__SUPPLIED ENTRIES__:
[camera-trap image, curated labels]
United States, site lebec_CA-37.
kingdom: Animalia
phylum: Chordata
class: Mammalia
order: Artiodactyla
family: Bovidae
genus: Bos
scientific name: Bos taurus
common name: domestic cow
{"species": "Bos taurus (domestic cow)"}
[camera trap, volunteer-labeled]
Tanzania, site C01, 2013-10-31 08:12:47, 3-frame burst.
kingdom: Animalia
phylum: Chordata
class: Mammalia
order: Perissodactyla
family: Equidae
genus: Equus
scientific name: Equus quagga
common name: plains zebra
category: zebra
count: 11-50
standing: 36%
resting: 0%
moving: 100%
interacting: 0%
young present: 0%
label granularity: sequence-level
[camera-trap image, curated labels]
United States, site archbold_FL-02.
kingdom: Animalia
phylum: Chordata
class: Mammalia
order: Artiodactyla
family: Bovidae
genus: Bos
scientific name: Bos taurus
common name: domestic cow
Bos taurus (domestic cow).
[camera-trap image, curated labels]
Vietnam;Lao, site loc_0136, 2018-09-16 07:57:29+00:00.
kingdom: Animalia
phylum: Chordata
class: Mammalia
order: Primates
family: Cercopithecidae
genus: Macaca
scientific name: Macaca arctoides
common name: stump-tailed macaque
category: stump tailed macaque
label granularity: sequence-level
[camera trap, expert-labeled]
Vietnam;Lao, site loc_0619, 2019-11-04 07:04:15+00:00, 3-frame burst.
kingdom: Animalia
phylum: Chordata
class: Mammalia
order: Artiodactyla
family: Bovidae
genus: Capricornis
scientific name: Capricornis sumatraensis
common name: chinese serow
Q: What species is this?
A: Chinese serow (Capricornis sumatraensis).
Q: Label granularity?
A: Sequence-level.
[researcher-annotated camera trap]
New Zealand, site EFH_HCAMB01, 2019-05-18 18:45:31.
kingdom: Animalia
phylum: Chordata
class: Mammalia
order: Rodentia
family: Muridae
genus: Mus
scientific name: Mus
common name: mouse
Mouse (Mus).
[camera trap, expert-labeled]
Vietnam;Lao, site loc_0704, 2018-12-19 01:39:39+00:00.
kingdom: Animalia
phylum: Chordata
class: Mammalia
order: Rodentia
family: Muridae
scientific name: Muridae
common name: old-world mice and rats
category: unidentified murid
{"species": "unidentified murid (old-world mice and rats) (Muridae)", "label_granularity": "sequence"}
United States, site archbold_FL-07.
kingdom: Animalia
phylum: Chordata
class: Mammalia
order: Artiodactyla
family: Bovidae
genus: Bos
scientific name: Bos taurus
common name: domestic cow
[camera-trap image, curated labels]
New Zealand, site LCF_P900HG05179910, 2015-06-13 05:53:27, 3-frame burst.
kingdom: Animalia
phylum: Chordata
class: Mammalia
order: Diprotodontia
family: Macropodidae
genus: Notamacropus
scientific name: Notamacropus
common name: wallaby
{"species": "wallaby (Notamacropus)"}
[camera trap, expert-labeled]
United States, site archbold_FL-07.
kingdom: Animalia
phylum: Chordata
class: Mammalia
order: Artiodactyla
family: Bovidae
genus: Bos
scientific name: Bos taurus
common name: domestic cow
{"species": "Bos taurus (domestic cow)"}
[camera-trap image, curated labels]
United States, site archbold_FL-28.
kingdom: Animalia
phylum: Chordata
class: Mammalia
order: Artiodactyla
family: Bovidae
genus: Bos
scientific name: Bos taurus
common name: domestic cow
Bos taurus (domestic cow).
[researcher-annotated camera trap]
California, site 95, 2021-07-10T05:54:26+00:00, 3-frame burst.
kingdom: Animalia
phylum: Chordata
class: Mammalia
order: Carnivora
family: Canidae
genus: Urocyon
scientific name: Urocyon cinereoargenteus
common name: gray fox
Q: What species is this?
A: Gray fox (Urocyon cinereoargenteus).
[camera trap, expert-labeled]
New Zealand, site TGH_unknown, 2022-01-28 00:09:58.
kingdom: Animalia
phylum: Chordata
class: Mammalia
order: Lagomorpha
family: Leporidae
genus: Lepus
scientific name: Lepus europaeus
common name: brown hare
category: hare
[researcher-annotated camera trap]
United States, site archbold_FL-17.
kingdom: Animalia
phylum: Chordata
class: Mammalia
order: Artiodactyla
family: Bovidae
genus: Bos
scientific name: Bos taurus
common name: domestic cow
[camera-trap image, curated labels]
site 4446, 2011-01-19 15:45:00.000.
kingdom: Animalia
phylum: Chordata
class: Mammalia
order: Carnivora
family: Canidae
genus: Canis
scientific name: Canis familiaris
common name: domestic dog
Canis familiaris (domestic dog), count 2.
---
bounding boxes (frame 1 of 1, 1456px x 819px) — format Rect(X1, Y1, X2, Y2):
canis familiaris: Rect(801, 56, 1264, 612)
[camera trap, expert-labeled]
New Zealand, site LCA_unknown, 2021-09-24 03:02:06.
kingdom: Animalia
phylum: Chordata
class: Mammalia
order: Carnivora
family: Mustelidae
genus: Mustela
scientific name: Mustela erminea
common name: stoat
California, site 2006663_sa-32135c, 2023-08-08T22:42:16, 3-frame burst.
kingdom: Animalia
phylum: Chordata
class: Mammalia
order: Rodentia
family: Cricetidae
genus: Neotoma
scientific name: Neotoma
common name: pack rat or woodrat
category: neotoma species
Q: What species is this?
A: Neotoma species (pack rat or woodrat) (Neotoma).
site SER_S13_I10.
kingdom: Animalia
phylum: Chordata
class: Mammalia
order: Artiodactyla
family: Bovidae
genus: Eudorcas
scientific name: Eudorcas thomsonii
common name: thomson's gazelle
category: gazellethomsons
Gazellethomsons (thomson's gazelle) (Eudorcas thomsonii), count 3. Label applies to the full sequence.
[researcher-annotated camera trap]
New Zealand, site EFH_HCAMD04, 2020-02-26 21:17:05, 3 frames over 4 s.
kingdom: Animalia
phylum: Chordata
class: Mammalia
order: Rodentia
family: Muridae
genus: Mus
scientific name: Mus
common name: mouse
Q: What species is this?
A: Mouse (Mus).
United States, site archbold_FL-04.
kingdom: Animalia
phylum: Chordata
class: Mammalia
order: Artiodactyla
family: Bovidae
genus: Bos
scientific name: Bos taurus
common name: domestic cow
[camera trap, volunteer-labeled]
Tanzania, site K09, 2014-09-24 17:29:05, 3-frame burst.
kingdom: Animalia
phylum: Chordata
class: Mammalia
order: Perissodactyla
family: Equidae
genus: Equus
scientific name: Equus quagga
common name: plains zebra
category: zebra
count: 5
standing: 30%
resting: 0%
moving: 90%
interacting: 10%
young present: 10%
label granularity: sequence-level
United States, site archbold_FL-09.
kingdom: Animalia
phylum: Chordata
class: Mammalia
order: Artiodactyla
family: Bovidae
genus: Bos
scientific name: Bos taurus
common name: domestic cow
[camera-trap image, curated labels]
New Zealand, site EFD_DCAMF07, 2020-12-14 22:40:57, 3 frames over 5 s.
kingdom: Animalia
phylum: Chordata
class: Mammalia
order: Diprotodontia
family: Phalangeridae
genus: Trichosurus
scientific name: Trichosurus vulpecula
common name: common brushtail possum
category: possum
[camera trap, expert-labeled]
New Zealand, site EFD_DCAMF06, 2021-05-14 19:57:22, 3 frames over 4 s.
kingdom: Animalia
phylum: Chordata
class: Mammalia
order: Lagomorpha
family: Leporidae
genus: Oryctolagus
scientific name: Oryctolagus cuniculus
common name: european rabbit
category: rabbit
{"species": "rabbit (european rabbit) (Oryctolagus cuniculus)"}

__THE TASK__: Copy down every record, keeping each one exact.

__ANSWER BELOW__:
[camera-trap image, curated labels]
United States, site lebec_CA-37.
kingdom: Animalia
phylum: Chordata
class: Mammalia
order: Artiodactyla
family: Bovidae
genus: Bos
scientific name: Bos taurus
common name: domestic cow
{"species": "Bos taurus (domestic cow)"}
[camera trap, volunteer-labeled]
Tanzania, site C01, 2013-10-31 08:12:47, 3-frame burst.
kingdom: Animalia
phylum: Chordata
class: Mammalia
order: Perissodactyla
family: Equidae
genus: Equus
scientific name: Equus quagga
common name: plains zebra
category: zebra
count: 11-50
standing: 36%
resting: 0%
moving: 100%
interacting: 0%
young present: 0%
label granularity: sequence-level
[camera-trap image, curated labels]
United States, site archbold_FL-02.
kingdom: Animalia
phylum: Chordata
class: Mammalia
order: Artiodactyla
family: Bovidae
genus: Bos
scientific name: Bos taurus
common name: domestic cow
Bos taurus (domestic cow).
[camera-trap image, curated labels]
Vietnam;Lao, site loc_0136, 2018-09-16 07:57:29+00:00.
kingdom: Animalia
phylum: Chordata
class: Mammalia
order: Primates
family: Cercopithecidae
genus: Macaca
scientific name: Macaca arctoides
common name: stump-tailed macaque
category: stump tailed macaque
label granularity: sequence-level
[camera trap, expert-labeled]
Vietnam;Lao, site loc_0619, 2019-11-04 07:04:15+00:00, 3-frame burst.
kingdom: Animalia
phylum: Chordata
class: Mammalia
order: Artiodactyla
family: Bovidae
genus: Capricornis
scientific name: Capricornis sumatraensis
common name: chinese serow
Q: What species is this?
A: Chinese serow (Capricornis sumatraensis).
Q: Label granularity?
A: Sequence-level.
[researcher-annotated camera trap]
New Zealand, site EFH_HCAMB01, 2019-05-18 18:45:31.
kingdom: Animalia
phylum: Chordata
class: Mammalia
order: Rodentia
family: Muridae
genus: Mus
scientific name: Mus
common name: mouse
Mouse (Mus).
[camera trap, expert-labeled]
Vietnam;Lao, site loc_0704, 2018-12-19 01:39:39+00:00.
kingdom: Animalia
phylum: Chordata
class: Mammalia
order: Rodentia
family: Muridae
scientific name: Muridae
common name: old-world mice and rats
category: unidentified murid
{"species": "unidentified murid (old-world mice and rats) (Muridae)", "label_granularity": "sequence"}
United States, site archbold_FL-07.
kingdom: Animalia
phylum: Chordata
class: Mammalia
order: Artiodactyla
family: Bovidae
genus: Bos
scientific name: Bos taurus
common name: domestic cow
[camera-trap image, curated labels]
New Zealand, site LCF_P900HG05179910, 2015-06-13 05:53:27, 3-frame burst.
kingdom: Animalia
phylum: Chordata
class: Mammalia
order: Diprotodontia
family: Macropodidae
genus: Notamacropus
scientific name: Notamacropus
common name: wallaby
{"species": "wallaby (Notamacropus)"}
[camera trap, expert-labeled]
United States, site archbold_FL-07.
kingdom: Animalia
phylum: Chordata
class: Mammalia
order: Artiodactyla
family: Bovidae
genus: Bos
scientific name: Bos taurus
common name: domestic cow
{"species": "Bos taurus (domestic cow)"}
[camera-trap image, curated labels]
United States, site archbold_FL-28.
kingdom: Animalia
phylum: Chordata
class: Mammalia
order: Artiodactyla
family: Bovidae
genus: Bos
scientific name: Bos taurus
common name: domestic cow
Bos taurus (domestic cow).
[researcher-annotated camera trap]
California, site 95, 2021-07-10T05:54:26+00:00, 3-frame burst.
kingdom: Animalia
phylum: Chordata
class: Mammalia
order: Carnivora
family: Canidae
genus: Urocyon
scientific name: Urocyon cinereoargenteus
common name: gray fox
Q: What species is this?
A: Gray fox (Urocyon cinereoargenteus).
[camera trap, expert-labeled]
New Zealand, site TGH_unknown, 2022-01-28 00:09:58.
kingdom: Animalia
phylum: Chordata
class: Mammalia
order: Lagomorpha
family: Leporidae
genus: Lepus
scientific name: Lepus europaeus
common name: brown hare
category: hare
[researcher-annotated camera trap]
United States, site archbold_FL-17.
kingdom: Animalia
phylum: Chordata
class: Mammalia
order: Artiodactyla
family: Bovidae
genus: Bos
scientific name: Bos taurus
common name: domestic cow
[camera-trap image, curated labels]
site 4446, 2011-01-19 15:45:00.000.
kingdom: Animalia
phylum: Chordata
class: Mammalia
order: Carnivora
family: Canidae
genus: Canis
scientific name: Canis familiaris
common name: domestic dog
Canis familiaris (domestic dog), count 2.
---
bounding boxes (frame 1 of 1, 1456px x 819px) — format Rect(X1, Y1, X2, Y2):
canis familiaris: Rect(801, 56, 1264, 612)
[camera trap, expert-labeled]
New Zealand, site LCA_unknown, 2021-09-24 03:02:06.
kingdom: Animalia
phylum: Chordata
class: Mammalia
order: Carnivora
family: Mustelidae
genus: Mustela
scientific name: Mustela erminea
common name: stoat
California, site 2006663_sa-32135c, 2023-08-08T22:42:16, 3-frame burst.
kingdom: Animalia
phylum: Chordata
class: Mammalia
order: Rodentia
family: Cricetidae
genus: Neotoma
scientific name: Neotoma
common name: pack rat or woodrat
category: neotoma species
Q: What species is this?
A: Neotoma species (pack rat or woodrat) (Neotoma).
site SER_S13_I10.
kingdom: Animalia
phylum: Chordata
class: Mammalia
order: Artiodactyla
family: Bovidae
genus: Eudorcas
scientific name: Eudorcas thomsonii
common name: thomson's gazelle
category: gazellethomsons
Gazellethomsons (thomson's gazelle) (Eudorcas thomsonii), count 3. Label applies to the full sequence.
[researcher-annotated camera trap]
New Zealand, site EFH_HCAMD04, 2020-02-26 21:17:05, 3 frames over 4 s.
kingdom: Animalia
phylum: Chordata
class: Mammalia
order: Rodentia
family: Muridae
genus: Mus
scientific name: Mus
common name: mouse
Q: What species is this?
A: Mouse (Mus).
United States, site archbold_FL-04.
kingdom: Animalia
phylum: Chordata
class: Mammalia
order: Artiodactyla
family: Bovidae
genus: Bos
scientific name: Bos taurus
common name: domestic cow
[camera trap, volunteer-labeled]
Tanzania, site K09, 2014-09-24 17:29:05, 3-frame burst.
kingdom: Animalia
phylum: Chordata
class: Mammalia
order: Perissodactyla
family: Equidae
genus: Equus
scientific name: Equus quagga
common name: plains zebra
category: zebra
count: 5
standing: 30%
resting: 0%
moving: 90%
interacting: 10%
young present: 10%
label granularity: sequence-level
United States, site archbold_FL-09.
kingdom: Animalia
phylum: Chordata
class: Mammalia
order: Artiodactyla
family: Bovidae
genus: Bos
scientific name: Bos taurus
common name: domestic cow
[camera-trap image, curated labels]
New Zealand, site EFD_DCAMF07, 2020-12-14 22:40:57, 3 frames over 5 s.
kingdom: Animalia
phylum: Chordata
class: Mammalia
order: Diprotodontia
family: Phalangeridae
genus: Trichosurus
scientific name: Trichosurus vulpecula
common name: common brushtail possum
category: possum
[camera trap, expert-labeled]
New Zealand, site EFD_DCAMF06, 2021-05-14 19:57:22, 3 frames over 4 s.
kingdom: Animalia
phylum: Chordata
class: Mammalia
order: Lagomorpha
family: Leporidae
genus: Oryctolagus
scientific name: Oryctolagus cuniculus
common name: european rabbit
category: rabbit
{"species": "rabbit (european rabbit) (Oryctolagus cuniculus)"}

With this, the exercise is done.